Une violente altercation survenue au quartier Ñari Pneu de Touba a nécessité l’intervention rigoureuse du commissariat d’arrondissement de Ndamatou. Alors que l’affaire semblait initialement se diriger vers une procédure classique pour coups et blessures réciproques entre deux coépouses, la vigilance des enquêteurs a permis de mettre au jour une tentative de manipulation judiciaire impliquant une professionnelle de santé et un document administratif contesté.
Les faits se sont déroulés au domicile conjugal où résident Y. Ndao, infirmière d’État âgée de 38 ans, et sa coépouse M.O. Dieng. D’après les éléments rapportés par nos confrères de Kawtef, la tension est montée lorsque la première épouse, Y. Ndao, est montée à l’étage occupé par la seconde, prétextant vouloir nettoyer le salon. Face au refus de M.O. Dieng qui l’invitait à quitter les lieux, la situation a dégénéré.
L’infirmière, en service au centre hospitalier national Cheikh Ahmadoul Khadim, aurait alors fait usage d’une lame de bistouri pour agresser sa coépouse. La victime, évacuée d’urgence, présente de profondes lacérations à la joue droite et à l’oreille gauche. Un certificat médical attestant d’une Incapacité Temporaire de Travail (ITT) de 45 jours a été versé au dossier suite à sa plainte.
Une tentative de dissimulation déjouée par la police
L’affaire a pris une tournure judiciaire complexe lorsque la mise en cause a tenté de retourner la situation. Y. Ndao a reconnu les faits tout en plaidant la légitime défense, affirmant avoir désarmé sa coépouse pour riposter.
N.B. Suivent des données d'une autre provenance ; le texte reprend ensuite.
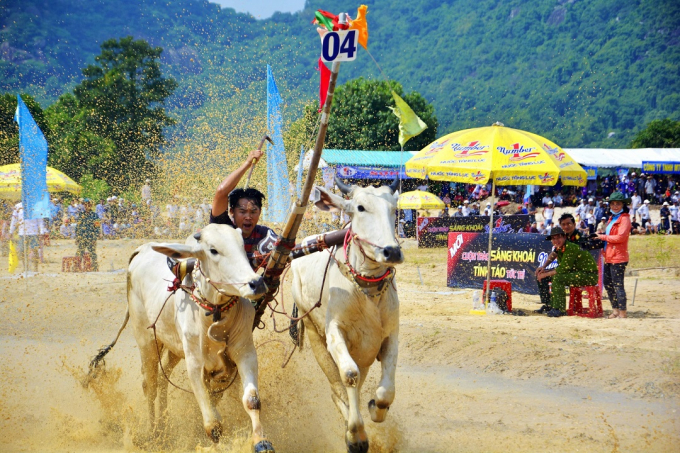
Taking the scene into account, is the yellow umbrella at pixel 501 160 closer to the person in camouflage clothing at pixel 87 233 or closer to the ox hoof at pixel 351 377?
the ox hoof at pixel 351 377

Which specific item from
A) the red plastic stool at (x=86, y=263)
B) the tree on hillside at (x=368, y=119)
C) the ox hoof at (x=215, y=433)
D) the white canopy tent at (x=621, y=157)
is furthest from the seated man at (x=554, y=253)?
the tree on hillside at (x=368, y=119)

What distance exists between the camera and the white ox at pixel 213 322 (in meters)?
4.70

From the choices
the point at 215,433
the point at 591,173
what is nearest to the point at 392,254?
the point at 215,433

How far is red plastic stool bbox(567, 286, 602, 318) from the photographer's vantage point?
33.7ft

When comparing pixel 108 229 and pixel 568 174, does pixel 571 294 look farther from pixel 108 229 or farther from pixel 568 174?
pixel 108 229

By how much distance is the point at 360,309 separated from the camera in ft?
17.0

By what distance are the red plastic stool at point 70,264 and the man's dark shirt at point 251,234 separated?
37.1ft

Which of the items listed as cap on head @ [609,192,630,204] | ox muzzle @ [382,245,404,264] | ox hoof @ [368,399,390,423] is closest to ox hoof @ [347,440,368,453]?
ox hoof @ [368,399,390,423]

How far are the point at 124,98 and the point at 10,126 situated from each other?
547 cm

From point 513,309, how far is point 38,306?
7.58 meters

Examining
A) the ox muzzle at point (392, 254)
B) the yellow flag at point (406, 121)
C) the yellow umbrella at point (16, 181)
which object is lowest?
the ox muzzle at point (392, 254)

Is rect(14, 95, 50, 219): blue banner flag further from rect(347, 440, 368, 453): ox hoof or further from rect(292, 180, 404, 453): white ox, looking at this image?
rect(347, 440, 368, 453): ox hoof

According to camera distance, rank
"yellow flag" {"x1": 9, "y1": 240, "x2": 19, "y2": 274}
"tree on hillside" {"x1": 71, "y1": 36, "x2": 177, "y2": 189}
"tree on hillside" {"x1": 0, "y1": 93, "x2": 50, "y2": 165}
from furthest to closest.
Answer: "tree on hillside" {"x1": 71, "y1": 36, "x2": 177, "y2": 189}
"tree on hillside" {"x1": 0, "y1": 93, "x2": 50, "y2": 165}
"yellow flag" {"x1": 9, "y1": 240, "x2": 19, "y2": 274}

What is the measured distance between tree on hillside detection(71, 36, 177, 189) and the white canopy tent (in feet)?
58.4
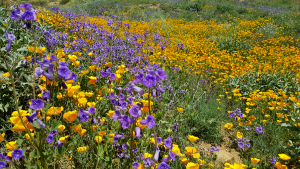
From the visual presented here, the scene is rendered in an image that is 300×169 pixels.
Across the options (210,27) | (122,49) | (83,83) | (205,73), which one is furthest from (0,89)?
(210,27)

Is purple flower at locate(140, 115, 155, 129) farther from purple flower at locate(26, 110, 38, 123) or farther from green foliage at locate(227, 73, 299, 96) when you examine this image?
green foliage at locate(227, 73, 299, 96)

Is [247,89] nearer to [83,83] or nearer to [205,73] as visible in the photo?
[205,73]

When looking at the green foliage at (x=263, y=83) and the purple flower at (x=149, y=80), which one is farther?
the green foliage at (x=263, y=83)

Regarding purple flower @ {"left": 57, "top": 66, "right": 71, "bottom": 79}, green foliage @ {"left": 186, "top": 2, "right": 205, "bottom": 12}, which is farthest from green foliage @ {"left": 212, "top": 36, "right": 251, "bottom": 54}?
green foliage @ {"left": 186, "top": 2, "right": 205, "bottom": 12}

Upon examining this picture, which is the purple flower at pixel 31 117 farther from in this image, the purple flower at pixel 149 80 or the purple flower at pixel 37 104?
the purple flower at pixel 149 80

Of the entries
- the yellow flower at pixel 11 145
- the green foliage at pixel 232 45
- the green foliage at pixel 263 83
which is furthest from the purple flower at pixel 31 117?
the green foliage at pixel 232 45

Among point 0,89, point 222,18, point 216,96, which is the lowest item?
point 216,96

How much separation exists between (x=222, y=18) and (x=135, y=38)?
1163cm

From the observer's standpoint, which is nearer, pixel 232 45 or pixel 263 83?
pixel 263 83

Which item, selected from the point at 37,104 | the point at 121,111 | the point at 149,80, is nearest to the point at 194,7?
the point at 121,111

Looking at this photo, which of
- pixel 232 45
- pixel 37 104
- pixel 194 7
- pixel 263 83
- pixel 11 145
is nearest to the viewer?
pixel 37 104

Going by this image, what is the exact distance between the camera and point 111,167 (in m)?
1.52

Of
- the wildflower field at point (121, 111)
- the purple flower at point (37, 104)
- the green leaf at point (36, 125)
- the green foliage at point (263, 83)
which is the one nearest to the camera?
the green leaf at point (36, 125)

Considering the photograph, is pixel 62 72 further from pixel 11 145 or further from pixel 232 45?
pixel 232 45
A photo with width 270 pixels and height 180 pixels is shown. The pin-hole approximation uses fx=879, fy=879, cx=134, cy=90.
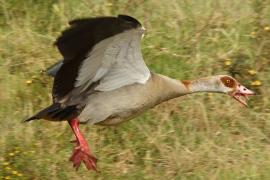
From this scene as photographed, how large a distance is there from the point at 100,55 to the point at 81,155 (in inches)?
30.7

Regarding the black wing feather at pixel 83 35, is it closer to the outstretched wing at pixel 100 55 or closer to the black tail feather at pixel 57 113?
the outstretched wing at pixel 100 55

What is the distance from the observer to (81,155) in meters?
6.50

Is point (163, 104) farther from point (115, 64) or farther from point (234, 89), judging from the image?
point (115, 64)

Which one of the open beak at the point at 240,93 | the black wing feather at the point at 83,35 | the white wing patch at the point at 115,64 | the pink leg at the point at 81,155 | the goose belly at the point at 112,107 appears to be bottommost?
the open beak at the point at 240,93

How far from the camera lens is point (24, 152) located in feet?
22.5

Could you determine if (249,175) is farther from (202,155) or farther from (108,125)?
(108,125)

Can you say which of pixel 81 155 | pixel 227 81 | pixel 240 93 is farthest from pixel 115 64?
pixel 240 93

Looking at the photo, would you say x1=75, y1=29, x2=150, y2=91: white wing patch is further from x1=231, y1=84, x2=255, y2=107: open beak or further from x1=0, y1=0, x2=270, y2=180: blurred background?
x1=231, y1=84, x2=255, y2=107: open beak

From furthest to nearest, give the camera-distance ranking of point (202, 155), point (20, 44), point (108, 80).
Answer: point (20, 44) < point (202, 155) < point (108, 80)

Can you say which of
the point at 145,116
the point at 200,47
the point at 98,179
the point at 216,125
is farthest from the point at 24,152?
the point at 200,47

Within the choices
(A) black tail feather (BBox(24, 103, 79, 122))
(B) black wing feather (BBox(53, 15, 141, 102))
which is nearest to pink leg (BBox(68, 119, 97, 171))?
→ (A) black tail feather (BBox(24, 103, 79, 122))

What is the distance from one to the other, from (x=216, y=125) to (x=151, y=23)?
1.45 meters

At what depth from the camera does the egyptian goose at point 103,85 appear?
609cm

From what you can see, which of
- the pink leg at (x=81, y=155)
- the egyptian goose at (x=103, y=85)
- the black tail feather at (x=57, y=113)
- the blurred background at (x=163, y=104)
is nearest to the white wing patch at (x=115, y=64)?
the egyptian goose at (x=103, y=85)
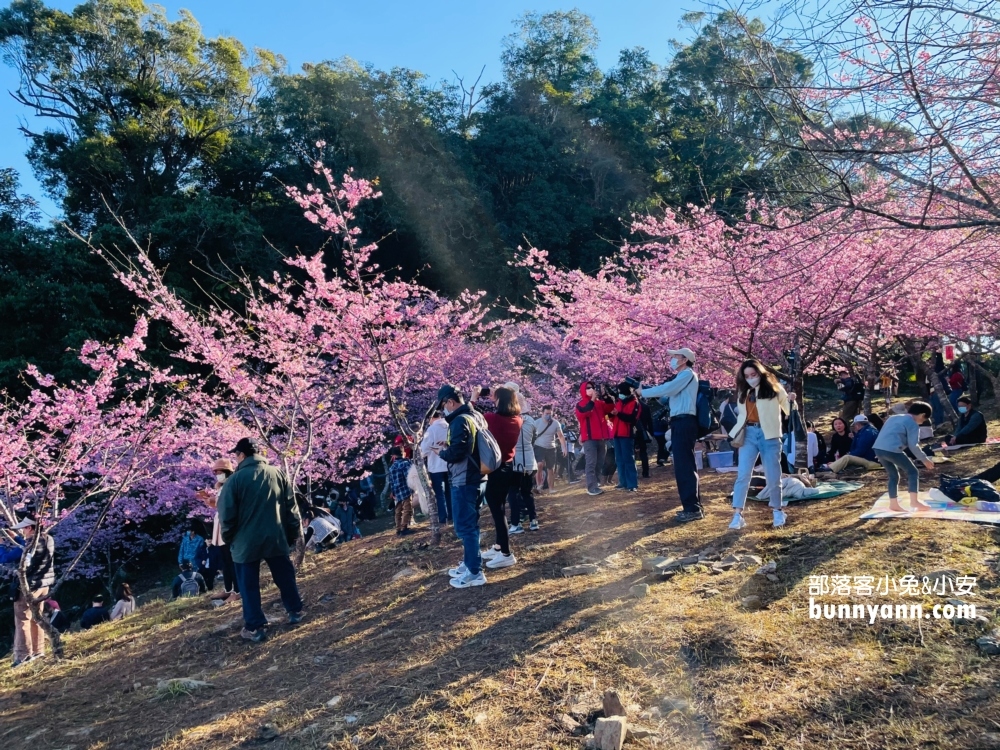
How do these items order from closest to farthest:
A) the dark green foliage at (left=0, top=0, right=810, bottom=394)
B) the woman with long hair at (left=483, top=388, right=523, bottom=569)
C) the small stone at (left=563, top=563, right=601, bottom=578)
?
1. the small stone at (left=563, top=563, right=601, bottom=578)
2. the woman with long hair at (left=483, top=388, right=523, bottom=569)
3. the dark green foliage at (left=0, top=0, right=810, bottom=394)

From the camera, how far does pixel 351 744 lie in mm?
3510

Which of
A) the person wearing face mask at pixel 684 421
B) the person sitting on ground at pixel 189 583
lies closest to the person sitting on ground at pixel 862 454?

Pour appuyer sa version, elle a fourni un certificat médical attestant d’une ITT de 30 jours, délivré par le Dr A. N., chef du service de chirurgie générale de l’hôpital où elle exerce.
Cependant, les policiers du commissariat de Ndamatou ont relevé une incohérence majeure : l’absence de blessures visibles justifiant une telle incapacité sur l’infirmière. Soupçonnant une automutilation légère ou une falsification, le chef de service de la police a ordonné deux contre-expertises médicales distinctes, réalisées à l’hôpital Matlaboul Fawzeyni et au centre de santé de Ndamatou.
Les résultats de ces examens ont contredit le document initial, évaluant l’ITT réelle entre 7 et 12 jours, bien loin des 30 jours annoncés. Cette diligence policière a permis d’éviter l’arrestation de la victime, qui risquait d’être poursuivie pour coups et blessures volontaires réciproques sur la base du certificat litigieux.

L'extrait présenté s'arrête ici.